Your goal -
Return, without any change, the stretch of entries from the line containing "Surveying (x=689, y=262), (x=859, y=319), (x=500, y=327), which" through the line containing "3288 centimetres", both lines included.

======== Dataset records ========

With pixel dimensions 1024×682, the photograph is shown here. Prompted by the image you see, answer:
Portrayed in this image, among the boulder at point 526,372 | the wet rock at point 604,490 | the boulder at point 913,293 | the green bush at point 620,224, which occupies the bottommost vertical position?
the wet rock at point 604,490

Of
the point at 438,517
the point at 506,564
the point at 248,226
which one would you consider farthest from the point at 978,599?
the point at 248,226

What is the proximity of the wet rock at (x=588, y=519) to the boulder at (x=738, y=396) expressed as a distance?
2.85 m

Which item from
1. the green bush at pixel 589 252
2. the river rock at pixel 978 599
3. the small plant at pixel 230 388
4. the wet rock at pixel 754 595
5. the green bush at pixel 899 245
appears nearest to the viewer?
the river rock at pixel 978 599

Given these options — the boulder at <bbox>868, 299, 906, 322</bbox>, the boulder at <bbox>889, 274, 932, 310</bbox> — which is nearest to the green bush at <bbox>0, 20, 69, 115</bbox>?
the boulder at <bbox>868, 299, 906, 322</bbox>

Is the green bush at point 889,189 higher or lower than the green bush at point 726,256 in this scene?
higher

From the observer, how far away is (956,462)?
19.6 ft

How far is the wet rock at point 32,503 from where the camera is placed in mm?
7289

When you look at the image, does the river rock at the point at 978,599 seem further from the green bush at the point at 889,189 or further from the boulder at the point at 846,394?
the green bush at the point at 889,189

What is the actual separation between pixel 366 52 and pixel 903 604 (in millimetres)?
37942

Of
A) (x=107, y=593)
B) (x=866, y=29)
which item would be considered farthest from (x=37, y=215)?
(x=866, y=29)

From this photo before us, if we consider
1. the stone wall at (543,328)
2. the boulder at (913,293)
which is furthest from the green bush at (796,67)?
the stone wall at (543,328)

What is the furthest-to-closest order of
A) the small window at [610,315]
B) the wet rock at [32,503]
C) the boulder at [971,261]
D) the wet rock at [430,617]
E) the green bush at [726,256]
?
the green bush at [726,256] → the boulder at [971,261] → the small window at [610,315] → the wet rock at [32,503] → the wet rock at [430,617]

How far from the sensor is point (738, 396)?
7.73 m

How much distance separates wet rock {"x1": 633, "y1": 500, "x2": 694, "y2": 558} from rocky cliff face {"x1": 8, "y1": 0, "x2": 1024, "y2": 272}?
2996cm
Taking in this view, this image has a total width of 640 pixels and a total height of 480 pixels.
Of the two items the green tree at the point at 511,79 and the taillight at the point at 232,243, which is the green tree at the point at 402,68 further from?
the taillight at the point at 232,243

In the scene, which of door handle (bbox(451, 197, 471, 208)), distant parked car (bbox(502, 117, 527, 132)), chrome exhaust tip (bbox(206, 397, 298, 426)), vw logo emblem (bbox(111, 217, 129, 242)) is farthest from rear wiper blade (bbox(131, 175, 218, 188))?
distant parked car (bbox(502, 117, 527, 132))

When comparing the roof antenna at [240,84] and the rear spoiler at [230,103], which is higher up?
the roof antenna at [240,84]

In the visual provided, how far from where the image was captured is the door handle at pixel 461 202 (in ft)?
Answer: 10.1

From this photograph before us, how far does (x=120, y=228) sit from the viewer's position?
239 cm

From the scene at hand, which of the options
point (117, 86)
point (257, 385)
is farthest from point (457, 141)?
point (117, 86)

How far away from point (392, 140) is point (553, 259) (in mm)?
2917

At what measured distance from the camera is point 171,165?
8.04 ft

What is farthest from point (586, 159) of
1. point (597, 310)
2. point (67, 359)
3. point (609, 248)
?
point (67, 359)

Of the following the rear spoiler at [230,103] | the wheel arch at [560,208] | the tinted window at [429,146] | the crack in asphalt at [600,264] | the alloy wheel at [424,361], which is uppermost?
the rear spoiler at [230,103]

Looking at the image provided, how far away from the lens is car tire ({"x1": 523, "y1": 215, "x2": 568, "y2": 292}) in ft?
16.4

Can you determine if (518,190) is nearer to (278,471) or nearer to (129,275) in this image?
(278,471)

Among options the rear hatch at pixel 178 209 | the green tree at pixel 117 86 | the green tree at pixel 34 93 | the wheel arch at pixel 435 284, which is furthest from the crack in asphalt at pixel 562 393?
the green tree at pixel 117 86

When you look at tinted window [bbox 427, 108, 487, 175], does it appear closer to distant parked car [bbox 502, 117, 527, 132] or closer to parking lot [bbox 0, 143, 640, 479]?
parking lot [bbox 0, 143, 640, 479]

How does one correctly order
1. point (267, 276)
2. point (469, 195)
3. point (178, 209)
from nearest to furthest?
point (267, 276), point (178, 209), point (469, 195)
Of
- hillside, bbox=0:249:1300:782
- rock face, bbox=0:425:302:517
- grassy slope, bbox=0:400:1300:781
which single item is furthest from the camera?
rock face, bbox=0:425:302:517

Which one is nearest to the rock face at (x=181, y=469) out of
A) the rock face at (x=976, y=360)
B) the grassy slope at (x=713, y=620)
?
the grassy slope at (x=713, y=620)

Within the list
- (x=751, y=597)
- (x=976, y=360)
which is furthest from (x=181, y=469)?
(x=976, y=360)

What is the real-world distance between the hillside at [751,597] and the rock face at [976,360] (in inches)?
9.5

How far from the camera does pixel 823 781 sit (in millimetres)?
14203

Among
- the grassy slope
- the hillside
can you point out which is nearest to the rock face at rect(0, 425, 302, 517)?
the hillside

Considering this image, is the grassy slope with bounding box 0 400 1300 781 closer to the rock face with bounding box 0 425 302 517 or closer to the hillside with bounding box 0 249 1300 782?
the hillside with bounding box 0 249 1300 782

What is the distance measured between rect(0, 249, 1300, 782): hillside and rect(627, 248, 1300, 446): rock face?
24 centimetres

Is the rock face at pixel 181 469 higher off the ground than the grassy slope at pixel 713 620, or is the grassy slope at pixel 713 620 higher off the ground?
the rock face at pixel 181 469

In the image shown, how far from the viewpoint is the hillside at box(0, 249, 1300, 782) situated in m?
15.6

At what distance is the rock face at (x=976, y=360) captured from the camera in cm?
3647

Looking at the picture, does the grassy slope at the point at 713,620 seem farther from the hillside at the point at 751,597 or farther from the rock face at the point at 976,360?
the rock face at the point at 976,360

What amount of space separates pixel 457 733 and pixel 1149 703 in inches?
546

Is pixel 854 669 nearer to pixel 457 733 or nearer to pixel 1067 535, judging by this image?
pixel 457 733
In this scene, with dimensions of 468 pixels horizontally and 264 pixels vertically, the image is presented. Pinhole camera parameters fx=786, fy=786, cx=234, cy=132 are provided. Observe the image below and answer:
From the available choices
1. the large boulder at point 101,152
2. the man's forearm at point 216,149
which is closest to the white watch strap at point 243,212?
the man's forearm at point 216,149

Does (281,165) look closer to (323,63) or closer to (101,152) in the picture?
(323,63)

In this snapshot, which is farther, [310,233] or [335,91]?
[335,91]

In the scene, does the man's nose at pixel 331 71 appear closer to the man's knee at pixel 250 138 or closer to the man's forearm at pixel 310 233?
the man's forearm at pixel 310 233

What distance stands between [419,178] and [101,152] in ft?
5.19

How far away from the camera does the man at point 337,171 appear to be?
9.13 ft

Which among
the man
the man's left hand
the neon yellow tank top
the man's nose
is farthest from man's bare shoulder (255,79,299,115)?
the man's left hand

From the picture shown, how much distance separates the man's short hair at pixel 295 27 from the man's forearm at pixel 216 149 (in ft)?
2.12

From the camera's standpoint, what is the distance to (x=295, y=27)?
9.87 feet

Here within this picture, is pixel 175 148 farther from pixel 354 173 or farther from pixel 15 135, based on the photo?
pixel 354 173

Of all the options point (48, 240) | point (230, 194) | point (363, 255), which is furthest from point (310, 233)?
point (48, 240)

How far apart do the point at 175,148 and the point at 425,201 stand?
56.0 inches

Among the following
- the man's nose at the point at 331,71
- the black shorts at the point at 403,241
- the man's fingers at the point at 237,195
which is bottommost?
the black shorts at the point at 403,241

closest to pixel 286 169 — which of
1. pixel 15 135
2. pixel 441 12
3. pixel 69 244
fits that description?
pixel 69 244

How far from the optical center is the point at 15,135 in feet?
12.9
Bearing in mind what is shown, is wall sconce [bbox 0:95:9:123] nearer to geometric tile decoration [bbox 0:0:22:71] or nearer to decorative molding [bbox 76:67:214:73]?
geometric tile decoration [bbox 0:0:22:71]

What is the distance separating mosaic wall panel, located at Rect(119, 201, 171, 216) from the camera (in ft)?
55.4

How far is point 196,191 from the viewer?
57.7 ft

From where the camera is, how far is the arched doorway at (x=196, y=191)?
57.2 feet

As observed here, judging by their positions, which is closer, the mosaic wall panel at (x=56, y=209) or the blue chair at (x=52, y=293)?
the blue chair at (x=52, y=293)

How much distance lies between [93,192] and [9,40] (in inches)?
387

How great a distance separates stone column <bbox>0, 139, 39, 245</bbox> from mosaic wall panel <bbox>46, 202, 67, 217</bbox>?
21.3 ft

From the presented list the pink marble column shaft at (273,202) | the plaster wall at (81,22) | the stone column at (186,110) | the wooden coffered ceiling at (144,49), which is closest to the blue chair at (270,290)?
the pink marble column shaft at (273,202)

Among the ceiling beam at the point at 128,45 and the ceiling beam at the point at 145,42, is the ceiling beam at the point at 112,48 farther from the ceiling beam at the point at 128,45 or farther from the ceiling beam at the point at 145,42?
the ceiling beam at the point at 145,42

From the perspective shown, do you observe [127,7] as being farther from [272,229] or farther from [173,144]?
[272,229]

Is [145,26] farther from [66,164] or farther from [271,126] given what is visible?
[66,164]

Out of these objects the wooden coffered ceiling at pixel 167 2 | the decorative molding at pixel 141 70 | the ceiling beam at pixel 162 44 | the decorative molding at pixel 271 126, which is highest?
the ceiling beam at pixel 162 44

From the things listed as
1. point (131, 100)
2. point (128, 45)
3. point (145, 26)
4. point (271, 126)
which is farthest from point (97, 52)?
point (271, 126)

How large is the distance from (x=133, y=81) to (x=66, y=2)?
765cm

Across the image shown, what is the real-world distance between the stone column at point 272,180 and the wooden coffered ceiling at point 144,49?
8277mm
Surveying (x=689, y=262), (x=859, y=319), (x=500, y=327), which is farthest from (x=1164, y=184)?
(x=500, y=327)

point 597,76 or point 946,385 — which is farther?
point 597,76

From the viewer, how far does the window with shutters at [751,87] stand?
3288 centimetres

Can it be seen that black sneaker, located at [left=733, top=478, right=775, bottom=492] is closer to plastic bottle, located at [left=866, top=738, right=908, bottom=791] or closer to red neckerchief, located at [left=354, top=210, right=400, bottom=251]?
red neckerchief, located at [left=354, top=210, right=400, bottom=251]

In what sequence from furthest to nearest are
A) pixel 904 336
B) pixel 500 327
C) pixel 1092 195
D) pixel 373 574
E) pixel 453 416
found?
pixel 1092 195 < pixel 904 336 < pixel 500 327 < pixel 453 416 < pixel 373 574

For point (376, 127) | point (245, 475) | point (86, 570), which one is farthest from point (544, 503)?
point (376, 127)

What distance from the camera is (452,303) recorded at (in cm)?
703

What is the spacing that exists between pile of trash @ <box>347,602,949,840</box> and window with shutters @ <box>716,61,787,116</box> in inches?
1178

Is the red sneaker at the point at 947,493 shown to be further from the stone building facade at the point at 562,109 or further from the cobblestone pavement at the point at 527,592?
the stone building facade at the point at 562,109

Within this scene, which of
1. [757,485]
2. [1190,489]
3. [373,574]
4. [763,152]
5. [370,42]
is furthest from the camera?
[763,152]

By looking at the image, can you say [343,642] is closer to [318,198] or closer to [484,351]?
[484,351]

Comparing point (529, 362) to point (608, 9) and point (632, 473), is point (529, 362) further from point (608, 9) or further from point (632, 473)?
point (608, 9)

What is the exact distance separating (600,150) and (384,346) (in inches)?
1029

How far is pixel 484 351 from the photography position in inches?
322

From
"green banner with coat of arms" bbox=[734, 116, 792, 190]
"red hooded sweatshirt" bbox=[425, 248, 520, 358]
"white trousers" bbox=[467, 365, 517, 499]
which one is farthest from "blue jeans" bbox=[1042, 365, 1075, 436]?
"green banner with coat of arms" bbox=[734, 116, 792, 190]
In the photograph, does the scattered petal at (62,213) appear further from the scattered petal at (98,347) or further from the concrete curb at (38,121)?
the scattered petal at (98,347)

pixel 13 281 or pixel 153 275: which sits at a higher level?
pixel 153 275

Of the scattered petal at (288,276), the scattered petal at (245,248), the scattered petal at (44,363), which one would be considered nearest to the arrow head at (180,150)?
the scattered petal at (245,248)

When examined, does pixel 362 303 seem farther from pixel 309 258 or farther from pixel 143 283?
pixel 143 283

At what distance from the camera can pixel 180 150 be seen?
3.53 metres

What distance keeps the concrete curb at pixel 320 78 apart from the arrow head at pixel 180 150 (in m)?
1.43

========

Answer for this exercise -
Surveying (x=689, y=262), (x=859, y=319), (x=500, y=327), which is farthest from (x=1164, y=184)?
(x=500, y=327)

point 597,76 or point 946,385 — which is farther?
point 597,76

From the viewer, how far does the window with shutters at [751,87] stand?
3288 centimetres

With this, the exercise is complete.